RESULTS
Twenty-four procedures were performed in 12 patients (9 women, 3 men) with CCh and ICD: 7 (58.3%) had LQTS, 4 (33.3%) had BrS and 1 (8.3%) had CPVT. Ages ranged from 17 and 67, with a mean age of 42.5+ 14, and 8 patients (66.6%) were white. All patients were in stable condition, with no recent events before the dental care and receiving antiarrhythmic drug treatment (if indicated) according to medical decision (Table 1).
There were no symptoms or ICD therapy (antitachycardia pacing therapy [ATP] and shocks triggered). No complications occurred during the dental procedure requiring interruption. After administration of 2 cartridges of anesthetics, all patients did not complain of pain in both sessions, that lasted from 32 to 93 minutes, with an average of 55+ 15 minutes.
Holter monitoring registered the HR and numbers of supraventricular and ventricular premature beats per hour in both conditions (with and without epinephrine) during the study periods, with no significant difference between them (P>0.05) (Tables 2).
No LTE occurred during dental treatment, regardless of the type of anesthesia.
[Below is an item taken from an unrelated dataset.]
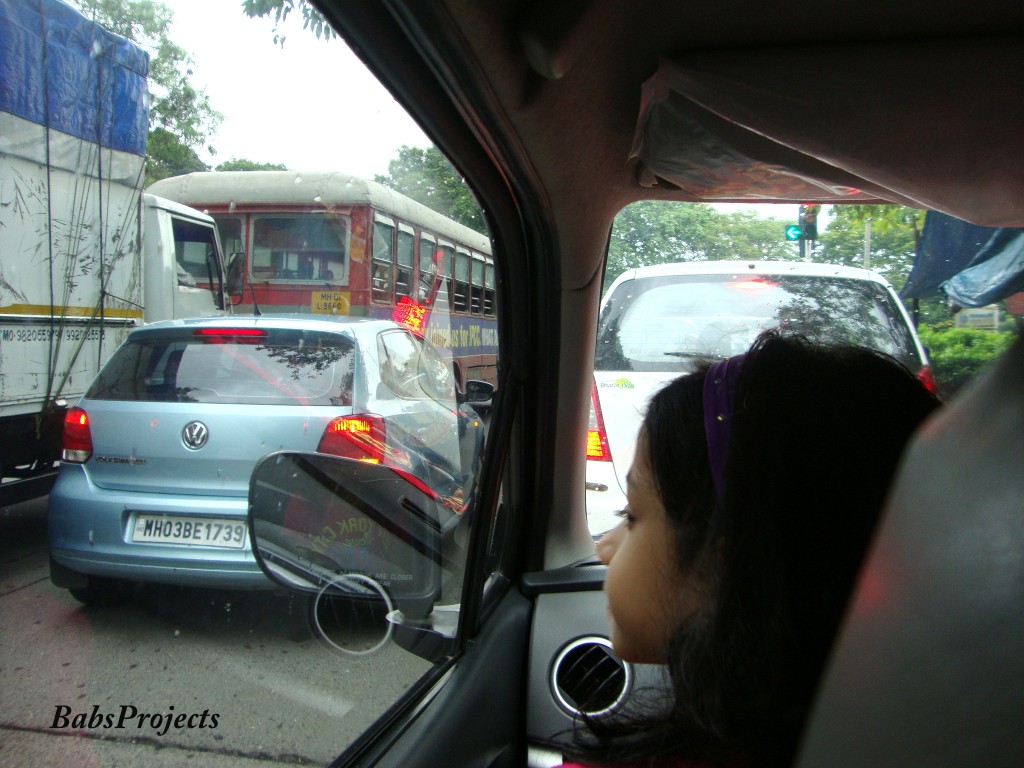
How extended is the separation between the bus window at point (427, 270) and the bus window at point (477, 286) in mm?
188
No patient with ICD received device shocks during the procedures and no sustained arrhythmias were observed.
Patients with LQTS and ICD did not show any LTE and the QTc measurements showed no statistically significant differences (Table 3). After administration of anesthesia, changes in QTc (categorized in >10% of shortening or lengthening of QTc) occurred in 2 patients, shortening this interval.
The four patients with BrS had no changes in ECG morphology in both conditions, with and without epinephrine, during the studied 3 moments and had no LTE.
The patient with CPVT did not showed occurrence and documentation of ventricular arrhythmia in the electrocardiographic tracings.
At the recording time points, with and without epinephrine, there were no significant differences in systolic and diastolic BP values and in anxiety measures.